Soon he turned to politics, was elected to the Senate and joined the very committee that denied him a seat on the federal bench. He ascended from behind the scenes to the panel’s top Republican spot, and it now falls to him to weigh the GOP’s competing interests and political calculations while guiding the fractured party through the upcoming confirmation hearings of Supreme Court nominee Sonia Sotomayor. Yesterday, the judge went to the Capitol for private meetings with Sessions and other key senators.

I have been a long-time critic of Senator Sessions on any number of issues, but so far, I am very proud of the way he has handled himself in this process. Of course he isn’t just going to let the nomination go forward without any scrutiny, but he has been extremely fair and deferential in his criticism up to this point. I expect vigorous questioning from him in the hearings, but nothing nasty or grossly unfair. I hope he doesn’t disappoint me.

Sessions, GOP’s Lead on Panel Weighing Sotomayor, Was Once Rejected for Bench – washingtonpost.com.

I believe Senator Sessions

I believe Senator Sessions when he says he wants the Supreme Court nominee hearings to be fair, and I will look forward to seeing that carried out. I believe he remembers well what happened to him as a judicial nominee and doesn’t want to see what he viewed as unfair treatment given to anyone else.

“I really didn’t feel like that was a fair process and that I had the kind of opportunity to get my message out effectively. And sometimes it’s a gotcha thing. It has been for others, not just me, in which the explanation is sort of buried,” Sessions said in a recent interview. “We shouldn’t do that.”

He’s absolutely right…let’s hope the hearings stay on a higher plane.

via Alabama Senator Jeff Sessions vows fair hearing for Supreme Court nominee – Breaking News from The Birmingham News – al.com.

How Sessions May Bring Fireworks to Supreme Court Nomination

TIME Magazine has a piece today on how Sen. Sessions has some incentive to bring fireworks to the nomination process of the next Supreme Court nominee…

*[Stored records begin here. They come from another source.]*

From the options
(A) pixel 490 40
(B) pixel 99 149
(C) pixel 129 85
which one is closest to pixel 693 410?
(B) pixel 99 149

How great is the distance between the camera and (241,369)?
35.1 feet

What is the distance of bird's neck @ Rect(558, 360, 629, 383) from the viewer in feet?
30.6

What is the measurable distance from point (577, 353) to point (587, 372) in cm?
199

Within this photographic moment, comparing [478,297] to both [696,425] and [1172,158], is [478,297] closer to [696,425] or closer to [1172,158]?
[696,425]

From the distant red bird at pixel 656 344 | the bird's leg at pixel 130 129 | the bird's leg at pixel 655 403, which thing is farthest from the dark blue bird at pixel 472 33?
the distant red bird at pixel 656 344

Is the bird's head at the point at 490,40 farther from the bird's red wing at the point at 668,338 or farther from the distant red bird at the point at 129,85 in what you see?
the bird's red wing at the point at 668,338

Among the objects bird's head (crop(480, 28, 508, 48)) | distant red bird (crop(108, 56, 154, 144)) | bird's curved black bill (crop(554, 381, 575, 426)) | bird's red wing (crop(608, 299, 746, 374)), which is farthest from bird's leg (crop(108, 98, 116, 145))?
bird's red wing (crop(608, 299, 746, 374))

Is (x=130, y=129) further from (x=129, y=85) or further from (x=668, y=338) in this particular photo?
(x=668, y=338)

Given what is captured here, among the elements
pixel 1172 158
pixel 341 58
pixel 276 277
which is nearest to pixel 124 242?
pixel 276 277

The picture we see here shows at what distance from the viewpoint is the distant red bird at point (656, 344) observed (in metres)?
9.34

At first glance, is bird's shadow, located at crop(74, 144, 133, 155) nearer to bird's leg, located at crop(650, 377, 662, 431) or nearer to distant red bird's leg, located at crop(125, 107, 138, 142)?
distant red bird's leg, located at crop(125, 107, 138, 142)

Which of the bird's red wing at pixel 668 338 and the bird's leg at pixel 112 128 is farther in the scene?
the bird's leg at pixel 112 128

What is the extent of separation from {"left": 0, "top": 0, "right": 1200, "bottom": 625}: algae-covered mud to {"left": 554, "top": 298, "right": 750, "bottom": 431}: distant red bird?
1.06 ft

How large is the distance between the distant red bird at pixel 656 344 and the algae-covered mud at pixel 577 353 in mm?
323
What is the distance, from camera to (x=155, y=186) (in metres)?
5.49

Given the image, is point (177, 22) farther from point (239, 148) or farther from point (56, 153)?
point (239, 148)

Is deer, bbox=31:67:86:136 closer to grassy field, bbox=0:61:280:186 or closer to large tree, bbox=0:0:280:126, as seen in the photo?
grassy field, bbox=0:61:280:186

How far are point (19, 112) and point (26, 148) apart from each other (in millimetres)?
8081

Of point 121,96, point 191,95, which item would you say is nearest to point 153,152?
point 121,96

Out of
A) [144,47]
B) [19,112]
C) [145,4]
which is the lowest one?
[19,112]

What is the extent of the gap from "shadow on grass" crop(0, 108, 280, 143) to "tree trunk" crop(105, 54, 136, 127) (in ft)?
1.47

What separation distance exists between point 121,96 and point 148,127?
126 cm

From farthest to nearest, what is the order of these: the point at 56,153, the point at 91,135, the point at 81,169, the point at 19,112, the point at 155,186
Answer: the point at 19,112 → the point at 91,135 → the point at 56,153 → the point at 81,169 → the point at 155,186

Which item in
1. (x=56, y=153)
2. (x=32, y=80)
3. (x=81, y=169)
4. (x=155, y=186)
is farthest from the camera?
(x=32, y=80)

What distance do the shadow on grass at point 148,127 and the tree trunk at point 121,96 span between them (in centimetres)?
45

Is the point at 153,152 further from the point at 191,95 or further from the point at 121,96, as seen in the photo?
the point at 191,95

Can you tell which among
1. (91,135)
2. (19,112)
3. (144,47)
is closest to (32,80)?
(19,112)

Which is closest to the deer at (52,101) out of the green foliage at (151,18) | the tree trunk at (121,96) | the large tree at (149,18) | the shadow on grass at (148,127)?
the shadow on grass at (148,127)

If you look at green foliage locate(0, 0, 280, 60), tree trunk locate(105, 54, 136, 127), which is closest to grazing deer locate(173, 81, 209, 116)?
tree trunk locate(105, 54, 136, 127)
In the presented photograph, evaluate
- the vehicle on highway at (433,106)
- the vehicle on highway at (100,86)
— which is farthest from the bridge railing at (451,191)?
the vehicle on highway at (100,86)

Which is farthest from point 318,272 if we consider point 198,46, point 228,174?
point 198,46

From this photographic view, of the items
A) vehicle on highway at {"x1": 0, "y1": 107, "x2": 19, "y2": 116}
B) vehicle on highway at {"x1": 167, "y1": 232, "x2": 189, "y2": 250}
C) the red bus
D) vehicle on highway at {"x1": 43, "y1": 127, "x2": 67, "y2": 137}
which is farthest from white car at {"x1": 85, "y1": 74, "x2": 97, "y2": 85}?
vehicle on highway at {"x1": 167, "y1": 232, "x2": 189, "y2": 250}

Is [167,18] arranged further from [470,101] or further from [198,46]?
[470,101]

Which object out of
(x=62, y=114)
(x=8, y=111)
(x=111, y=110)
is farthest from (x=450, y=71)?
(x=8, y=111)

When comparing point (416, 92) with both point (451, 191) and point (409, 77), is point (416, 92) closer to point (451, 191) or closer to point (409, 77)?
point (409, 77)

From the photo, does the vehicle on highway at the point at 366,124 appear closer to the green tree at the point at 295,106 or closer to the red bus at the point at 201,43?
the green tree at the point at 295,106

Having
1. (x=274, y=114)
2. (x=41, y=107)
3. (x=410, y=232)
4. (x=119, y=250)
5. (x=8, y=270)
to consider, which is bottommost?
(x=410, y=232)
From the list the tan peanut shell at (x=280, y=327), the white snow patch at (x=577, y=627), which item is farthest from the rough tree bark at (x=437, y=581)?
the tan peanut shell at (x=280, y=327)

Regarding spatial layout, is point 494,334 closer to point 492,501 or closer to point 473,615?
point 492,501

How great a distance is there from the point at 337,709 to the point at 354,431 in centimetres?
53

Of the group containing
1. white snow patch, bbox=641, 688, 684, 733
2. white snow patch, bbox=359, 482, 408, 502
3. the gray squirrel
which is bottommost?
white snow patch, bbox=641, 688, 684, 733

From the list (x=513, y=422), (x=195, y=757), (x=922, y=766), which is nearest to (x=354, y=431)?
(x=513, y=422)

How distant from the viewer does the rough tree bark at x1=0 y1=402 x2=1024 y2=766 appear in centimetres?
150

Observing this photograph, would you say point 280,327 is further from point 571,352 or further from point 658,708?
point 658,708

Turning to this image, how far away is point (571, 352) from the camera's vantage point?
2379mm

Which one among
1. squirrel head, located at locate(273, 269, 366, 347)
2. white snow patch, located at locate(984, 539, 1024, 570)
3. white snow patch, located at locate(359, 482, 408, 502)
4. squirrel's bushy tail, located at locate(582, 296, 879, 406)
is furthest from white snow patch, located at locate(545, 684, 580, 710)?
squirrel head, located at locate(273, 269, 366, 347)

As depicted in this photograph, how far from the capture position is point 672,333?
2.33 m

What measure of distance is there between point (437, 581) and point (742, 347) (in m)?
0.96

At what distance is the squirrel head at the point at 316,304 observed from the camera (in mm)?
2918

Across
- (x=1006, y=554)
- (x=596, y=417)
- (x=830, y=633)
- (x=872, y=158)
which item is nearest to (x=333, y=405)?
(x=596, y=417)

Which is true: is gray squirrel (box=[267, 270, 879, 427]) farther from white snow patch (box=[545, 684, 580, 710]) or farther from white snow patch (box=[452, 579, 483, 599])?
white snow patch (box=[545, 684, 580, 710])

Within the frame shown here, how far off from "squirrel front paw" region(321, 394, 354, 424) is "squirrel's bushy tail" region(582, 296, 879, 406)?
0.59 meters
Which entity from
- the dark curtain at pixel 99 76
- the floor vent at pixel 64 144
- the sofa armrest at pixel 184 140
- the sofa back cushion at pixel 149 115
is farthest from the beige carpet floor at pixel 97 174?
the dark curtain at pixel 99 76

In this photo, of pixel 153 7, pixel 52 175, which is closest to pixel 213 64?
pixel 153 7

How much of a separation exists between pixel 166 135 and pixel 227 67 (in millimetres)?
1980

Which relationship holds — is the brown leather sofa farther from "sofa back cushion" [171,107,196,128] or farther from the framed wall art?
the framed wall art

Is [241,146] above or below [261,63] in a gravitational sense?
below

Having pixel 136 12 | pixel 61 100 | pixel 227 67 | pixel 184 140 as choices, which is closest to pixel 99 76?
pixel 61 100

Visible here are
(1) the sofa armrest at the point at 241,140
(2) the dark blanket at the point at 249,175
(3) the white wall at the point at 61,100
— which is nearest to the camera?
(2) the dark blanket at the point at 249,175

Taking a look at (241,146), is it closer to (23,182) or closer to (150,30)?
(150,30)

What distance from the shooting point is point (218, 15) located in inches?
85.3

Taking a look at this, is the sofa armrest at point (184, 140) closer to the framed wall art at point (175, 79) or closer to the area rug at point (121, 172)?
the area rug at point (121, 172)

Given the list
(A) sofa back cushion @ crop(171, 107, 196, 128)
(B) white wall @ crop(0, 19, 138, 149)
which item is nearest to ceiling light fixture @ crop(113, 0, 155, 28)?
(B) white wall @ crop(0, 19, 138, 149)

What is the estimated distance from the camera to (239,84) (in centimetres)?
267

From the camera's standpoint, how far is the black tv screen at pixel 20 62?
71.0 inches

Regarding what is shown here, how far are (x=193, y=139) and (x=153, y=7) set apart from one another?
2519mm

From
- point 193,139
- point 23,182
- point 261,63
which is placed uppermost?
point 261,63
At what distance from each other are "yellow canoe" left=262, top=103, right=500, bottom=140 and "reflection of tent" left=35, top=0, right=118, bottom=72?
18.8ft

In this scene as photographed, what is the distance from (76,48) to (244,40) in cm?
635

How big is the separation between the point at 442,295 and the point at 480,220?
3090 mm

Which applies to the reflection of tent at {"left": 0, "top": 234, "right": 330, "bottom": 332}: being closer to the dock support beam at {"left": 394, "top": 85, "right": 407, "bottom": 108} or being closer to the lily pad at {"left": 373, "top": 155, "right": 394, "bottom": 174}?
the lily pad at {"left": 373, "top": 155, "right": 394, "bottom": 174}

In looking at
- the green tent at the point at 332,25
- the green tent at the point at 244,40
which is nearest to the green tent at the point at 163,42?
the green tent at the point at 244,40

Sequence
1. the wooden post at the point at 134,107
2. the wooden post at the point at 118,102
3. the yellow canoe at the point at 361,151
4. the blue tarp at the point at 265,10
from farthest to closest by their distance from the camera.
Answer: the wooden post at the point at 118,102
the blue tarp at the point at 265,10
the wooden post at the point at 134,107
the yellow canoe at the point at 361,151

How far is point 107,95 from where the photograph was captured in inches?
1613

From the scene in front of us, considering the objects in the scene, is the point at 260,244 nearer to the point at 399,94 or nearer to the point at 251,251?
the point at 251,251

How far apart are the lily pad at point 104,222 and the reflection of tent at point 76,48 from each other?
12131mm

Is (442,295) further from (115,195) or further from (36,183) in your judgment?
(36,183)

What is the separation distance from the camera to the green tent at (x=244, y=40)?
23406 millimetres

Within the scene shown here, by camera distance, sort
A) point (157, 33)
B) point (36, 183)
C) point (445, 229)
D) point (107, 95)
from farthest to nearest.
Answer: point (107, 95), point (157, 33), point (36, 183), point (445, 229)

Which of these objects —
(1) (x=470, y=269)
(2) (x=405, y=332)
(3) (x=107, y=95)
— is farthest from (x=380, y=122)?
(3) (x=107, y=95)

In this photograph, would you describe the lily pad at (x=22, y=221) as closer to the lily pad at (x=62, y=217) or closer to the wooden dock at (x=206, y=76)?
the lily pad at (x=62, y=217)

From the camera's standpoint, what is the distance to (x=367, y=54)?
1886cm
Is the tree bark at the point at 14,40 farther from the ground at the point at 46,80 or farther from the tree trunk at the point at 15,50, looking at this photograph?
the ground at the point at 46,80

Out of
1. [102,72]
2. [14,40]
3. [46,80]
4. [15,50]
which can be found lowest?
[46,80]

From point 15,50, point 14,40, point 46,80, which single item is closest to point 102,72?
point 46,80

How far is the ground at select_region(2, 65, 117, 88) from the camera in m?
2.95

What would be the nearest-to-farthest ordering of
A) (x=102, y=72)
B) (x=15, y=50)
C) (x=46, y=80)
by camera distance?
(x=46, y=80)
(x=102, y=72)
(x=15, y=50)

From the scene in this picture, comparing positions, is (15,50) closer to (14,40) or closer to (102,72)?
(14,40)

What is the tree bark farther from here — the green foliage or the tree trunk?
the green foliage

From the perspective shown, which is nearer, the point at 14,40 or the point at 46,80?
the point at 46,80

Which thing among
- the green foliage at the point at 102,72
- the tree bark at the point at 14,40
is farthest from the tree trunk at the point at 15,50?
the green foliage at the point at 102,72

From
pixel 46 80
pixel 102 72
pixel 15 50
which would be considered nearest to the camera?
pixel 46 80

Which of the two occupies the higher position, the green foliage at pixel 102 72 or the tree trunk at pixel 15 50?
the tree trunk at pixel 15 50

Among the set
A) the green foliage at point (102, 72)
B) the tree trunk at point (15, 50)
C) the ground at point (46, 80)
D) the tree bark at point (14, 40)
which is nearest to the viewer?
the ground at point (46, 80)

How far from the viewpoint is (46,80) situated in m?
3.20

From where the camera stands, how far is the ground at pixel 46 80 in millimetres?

Twenty-three years ago the same committee he now leads on the Republican side rejected Sessions’s; nomination to the federal bench. President Ronald Reagan had already had more than 200 conservative judges confirmed when he nominated Sessions, then the young U.S. Attorney for the Southern District of Alabama, to the U.S. District Court in Alabama. At his confirmation hearing Democrats tracked down a Justice Department employee named J. Gerald Hebert who had worked with Sessions on civil rights cases. Hebert told the committee that Sessions had once complained to him that the American Civil Liberties Union and the National Association for the Advancement of Colored People were “un-American”; were “communist-inspired” and, worse, “forced civil rights down the throats of the people.” Sessions didn’t help matters by trying to make the case that in some circumstances those organizations could indeed be seen as un-American, and the Republican-controlled committee voted 8-10 against him. The deciding vote was cast by Alabama Senator Howell Heflin, whose seat both in the Senate and on the committee Sessions would take a decade later.

Good times…good times…

via How Sessions Could Give Obama a Tough Supreme Court Nomination Fight – TIME.